▶ [EXERCISE] Lines holding the string "deer" are the ones to copy; find them all in the data.

▶ [DATA SHOWN]
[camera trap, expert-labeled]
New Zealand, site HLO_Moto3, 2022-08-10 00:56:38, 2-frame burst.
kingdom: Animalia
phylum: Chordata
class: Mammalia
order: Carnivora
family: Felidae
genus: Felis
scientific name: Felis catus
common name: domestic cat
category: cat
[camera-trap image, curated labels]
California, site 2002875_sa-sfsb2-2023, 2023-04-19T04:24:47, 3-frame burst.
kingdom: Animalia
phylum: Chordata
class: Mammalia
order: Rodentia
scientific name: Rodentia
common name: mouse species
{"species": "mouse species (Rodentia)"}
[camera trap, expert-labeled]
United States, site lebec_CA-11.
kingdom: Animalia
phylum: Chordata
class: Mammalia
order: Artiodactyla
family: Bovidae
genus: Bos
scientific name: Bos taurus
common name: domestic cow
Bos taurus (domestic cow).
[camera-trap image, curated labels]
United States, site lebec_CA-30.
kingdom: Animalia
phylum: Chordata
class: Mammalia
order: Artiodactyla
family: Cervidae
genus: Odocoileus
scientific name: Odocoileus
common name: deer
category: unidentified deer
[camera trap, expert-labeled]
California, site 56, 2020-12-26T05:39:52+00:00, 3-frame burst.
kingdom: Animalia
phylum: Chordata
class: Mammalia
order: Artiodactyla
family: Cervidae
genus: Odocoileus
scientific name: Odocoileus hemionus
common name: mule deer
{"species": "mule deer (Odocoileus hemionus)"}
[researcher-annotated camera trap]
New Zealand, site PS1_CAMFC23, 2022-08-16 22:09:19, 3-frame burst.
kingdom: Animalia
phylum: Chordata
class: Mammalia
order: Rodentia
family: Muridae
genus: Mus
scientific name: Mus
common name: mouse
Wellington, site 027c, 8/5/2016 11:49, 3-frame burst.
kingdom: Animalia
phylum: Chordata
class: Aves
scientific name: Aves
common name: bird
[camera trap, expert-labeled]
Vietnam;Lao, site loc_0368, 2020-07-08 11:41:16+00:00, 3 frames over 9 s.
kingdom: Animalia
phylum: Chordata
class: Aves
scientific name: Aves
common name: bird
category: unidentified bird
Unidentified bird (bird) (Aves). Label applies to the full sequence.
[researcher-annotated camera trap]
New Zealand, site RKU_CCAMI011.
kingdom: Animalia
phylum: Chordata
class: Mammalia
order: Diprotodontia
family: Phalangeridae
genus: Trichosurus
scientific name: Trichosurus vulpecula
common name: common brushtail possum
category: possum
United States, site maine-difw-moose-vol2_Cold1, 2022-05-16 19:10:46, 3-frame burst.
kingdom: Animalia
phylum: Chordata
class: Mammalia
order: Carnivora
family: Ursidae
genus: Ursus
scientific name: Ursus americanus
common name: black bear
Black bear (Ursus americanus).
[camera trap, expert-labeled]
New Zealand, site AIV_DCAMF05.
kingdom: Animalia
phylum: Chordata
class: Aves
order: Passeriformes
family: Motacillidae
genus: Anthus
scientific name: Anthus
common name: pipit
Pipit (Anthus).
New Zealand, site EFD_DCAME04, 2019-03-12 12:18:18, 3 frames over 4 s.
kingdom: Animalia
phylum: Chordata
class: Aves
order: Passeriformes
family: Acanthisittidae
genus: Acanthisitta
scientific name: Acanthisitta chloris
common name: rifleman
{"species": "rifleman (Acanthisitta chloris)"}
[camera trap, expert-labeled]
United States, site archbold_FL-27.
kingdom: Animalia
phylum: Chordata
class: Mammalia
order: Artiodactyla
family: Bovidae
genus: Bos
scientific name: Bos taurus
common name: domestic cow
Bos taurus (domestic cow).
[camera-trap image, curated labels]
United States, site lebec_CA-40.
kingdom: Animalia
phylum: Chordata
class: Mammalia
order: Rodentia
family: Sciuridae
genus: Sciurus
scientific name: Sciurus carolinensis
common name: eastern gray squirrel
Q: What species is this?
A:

▶ [THE ANSWER]
common name: deer
category: unidentified deer
common name: mule deer
{"species": "mule deer (Odocoileus hemionus)"}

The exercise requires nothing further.